Artenvielfalt "Klonen ist nicht ausgeschlossen"

Eine neue, gewaltige Genbank will Stammzellen von allen, heute lebenden Wildtieren für kommende Generationen konservieren. Können ausgestorbene Arten eines Tages daraus auferstehen? Ein Interview

Vom Frozen Zoo in San Diego bis zur Svalbard Global Seed Vault auf Spitzbergen - schon seit vielen Jahren versuchen Biologen, die schwindende Vielfalt tierischer und pflanzlicher Arten im Kühlhaus haltbar zu machen. Neben der großen Pflanzengenbank in Gatersleben entsteht im Saarland und in Lübeck jetzt eine weitere Genbank: "Cryo-Brehm" ist die erste deutsche Bio-Bibliothek für Wildtiere, und wie einst Brehms Tierleben soll sie zum Inbegriff der Tierdokumentation werden, nur eben nicht auf Papier, sondern im kryotechnischen Tiefkühlgerät - daher der Name. Doch was soll mit den eingelagerten Proben überhaupt geschehen? ZEIT online hat mit Günter Fuhr gesprochen. Er leitet das Fraunhofer-Institut für Biomedizinische Technik im saarländischen Sulzbach und ist für Cryo-Brehm verantwortlich.

ZEIT online: Herr Fuhr, was genau verbirgt sich hinter ihrer neuen Genbank?

Günter Fuhr: Es ist mehr als eine Genbank, wir legen parallel Millionen lebende, vermehrungsfähige Zellen von Tieren ab.

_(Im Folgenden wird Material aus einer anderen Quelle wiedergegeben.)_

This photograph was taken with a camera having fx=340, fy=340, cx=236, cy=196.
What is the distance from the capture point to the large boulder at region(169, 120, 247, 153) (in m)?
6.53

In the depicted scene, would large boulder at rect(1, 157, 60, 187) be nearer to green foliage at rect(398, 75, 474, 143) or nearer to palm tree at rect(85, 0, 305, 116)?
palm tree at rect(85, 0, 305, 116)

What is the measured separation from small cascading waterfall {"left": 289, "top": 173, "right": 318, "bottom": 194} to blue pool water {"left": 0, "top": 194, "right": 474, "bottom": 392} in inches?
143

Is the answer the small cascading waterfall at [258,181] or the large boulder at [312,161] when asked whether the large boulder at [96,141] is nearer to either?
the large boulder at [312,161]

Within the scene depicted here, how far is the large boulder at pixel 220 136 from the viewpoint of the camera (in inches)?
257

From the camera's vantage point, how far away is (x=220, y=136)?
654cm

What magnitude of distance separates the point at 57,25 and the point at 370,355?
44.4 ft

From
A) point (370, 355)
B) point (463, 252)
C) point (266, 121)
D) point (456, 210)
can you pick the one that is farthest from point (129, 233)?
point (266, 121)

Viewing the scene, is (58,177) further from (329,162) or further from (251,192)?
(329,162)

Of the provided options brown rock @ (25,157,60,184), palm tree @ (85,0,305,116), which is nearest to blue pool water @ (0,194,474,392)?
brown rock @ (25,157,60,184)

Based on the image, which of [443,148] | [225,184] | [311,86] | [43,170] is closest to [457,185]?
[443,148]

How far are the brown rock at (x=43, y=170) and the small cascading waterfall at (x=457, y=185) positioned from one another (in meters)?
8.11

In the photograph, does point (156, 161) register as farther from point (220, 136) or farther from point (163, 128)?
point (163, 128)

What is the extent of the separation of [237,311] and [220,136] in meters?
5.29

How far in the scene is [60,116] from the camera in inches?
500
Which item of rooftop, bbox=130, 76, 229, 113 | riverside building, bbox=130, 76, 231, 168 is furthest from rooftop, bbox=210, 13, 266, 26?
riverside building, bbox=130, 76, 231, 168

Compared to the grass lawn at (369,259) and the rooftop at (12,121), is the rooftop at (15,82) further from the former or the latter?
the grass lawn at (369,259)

Diese Zellen bergen einmal natürlich das Genom der jeweiligen Art. Aber dadurch, dass die Zellen leben, können Sie sich den Stoffwechsel, die Gewebebildung, die Differenzierung [Entwicklung von einer Stammzelle zu einer bestimmten Gewebezelle, Anm. der Red.], eigentlich alles später angucken.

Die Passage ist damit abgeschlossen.